6. Decide how you’ll finance it
Once you research the types of financing available, determine which is best for your financial situation when buying a home: 15-year mortgage or 25, adjustable or fixed. If you are looking for security and a guarantee that payments won’t increase, a fixed rate mortgage might be the way to go. If you believe mortgage rates could still fluctuate and you want more flexibility, consider an adjustable rate mortgage.
7. The larger your down payment, the wider your options
See pointer 4 of mortgage preparation steps to understand why it’s important to be realistic. So within a realistic framework of what you can afford, the more you put down, the better your terms. Putting more money down up front will help ensure you pay less each month.

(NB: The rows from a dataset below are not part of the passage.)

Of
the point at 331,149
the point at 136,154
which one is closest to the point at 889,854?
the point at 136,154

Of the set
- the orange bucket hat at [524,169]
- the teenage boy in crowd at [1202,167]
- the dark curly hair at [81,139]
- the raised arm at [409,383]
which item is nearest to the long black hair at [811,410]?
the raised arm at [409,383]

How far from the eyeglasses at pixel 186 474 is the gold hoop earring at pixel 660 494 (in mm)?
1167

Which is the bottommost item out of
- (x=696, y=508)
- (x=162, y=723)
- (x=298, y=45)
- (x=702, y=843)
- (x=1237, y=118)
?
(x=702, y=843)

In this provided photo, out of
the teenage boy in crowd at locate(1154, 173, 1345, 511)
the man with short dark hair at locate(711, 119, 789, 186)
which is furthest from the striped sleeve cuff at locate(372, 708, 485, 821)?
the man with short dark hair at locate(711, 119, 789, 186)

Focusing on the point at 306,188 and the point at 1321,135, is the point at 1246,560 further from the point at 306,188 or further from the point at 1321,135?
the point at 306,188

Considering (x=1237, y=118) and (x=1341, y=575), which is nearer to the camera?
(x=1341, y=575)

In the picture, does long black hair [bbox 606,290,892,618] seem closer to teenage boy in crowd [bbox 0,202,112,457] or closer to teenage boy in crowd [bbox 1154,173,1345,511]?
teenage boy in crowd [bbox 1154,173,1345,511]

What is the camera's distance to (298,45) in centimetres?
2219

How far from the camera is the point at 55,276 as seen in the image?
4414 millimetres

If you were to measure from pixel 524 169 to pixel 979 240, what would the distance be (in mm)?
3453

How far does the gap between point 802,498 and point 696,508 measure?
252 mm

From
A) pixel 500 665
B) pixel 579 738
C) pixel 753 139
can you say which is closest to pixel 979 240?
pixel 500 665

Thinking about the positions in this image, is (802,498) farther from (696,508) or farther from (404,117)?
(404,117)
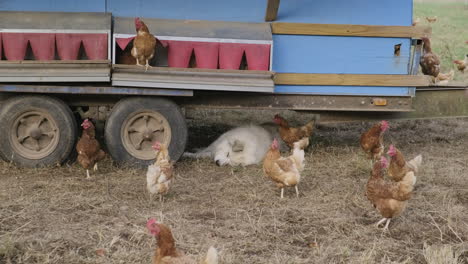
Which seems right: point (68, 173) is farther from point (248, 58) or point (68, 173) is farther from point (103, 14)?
point (248, 58)

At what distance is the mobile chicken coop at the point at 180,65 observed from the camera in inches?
269

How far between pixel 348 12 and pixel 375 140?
1.58m

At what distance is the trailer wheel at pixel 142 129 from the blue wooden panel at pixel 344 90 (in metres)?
1.27

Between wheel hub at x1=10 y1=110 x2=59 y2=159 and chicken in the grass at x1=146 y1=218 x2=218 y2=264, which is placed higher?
wheel hub at x1=10 y1=110 x2=59 y2=159

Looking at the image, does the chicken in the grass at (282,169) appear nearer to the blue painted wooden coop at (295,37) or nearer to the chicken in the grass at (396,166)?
the chicken in the grass at (396,166)

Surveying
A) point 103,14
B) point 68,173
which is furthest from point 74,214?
point 103,14

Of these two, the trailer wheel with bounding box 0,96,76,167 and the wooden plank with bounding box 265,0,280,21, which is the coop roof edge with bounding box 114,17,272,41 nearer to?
the wooden plank with bounding box 265,0,280,21

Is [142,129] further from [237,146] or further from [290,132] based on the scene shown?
[290,132]

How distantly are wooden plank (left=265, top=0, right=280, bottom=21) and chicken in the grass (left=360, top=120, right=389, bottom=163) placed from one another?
6.01 ft

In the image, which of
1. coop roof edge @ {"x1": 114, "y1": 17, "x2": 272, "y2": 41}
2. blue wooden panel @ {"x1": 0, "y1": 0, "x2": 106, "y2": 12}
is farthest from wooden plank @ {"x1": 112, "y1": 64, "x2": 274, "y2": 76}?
blue wooden panel @ {"x1": 0, "y1": 0, "x2": 106, "y2": 12}

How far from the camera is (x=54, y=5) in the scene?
7043mm

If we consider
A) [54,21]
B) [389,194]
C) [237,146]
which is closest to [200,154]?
[237,146]

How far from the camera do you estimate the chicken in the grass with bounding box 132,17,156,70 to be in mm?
6664

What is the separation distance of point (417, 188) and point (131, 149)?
326 centimetres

8. Check on pre-payment penalties
Something else to keep in mind when finding your perfect mortgage is whether or not you’ll be penalised for paying the mortgage off early. Some homeowners double up on payments to reach the end of their term sooner – regularly or when they experience a cash windfall. Check and make sure you won’t be dinged for actually getting to your goal sooner!
9. Take a targeted, rather than shotgun approach to mortgage applications
Remember that whenever you apply for a loan, including a mortgage, the “hard inquiry” the lenders make shows up on your credit report and temporarily lowers your score. Applying for several mortgages in a two week period only counts as one inquiry, but if you drag it out and canvas as many lenders over a longer period, you’ll end up doing damage to your score, which could result in a lower rate than you were hoping for. This part of mortgage preparation steps is perhaps lesser known by prospective home buyers.
10. “Not now” doesn’t mean “never”
Home ownership is just not a realistic option for everyone right now, despite what may look like once-in-lifetime mortgage rates. If you fall into this category, don’t despair. Your financial circumstances could change. With the Covid-19 pandemic the economy is still very much in flux. In such unpredictable economic climate a lot of home buyers may get in over their heads. When it comes to a major purchase like a home, timing is critical.
Mr Paul Ho, chief mortgage officer at iCompareLoan, said: “home ownership, especially private residential property ownership may not be the best option for every one. It is best if they speak and take advise from their loved ones and professionals before taking the plunge.”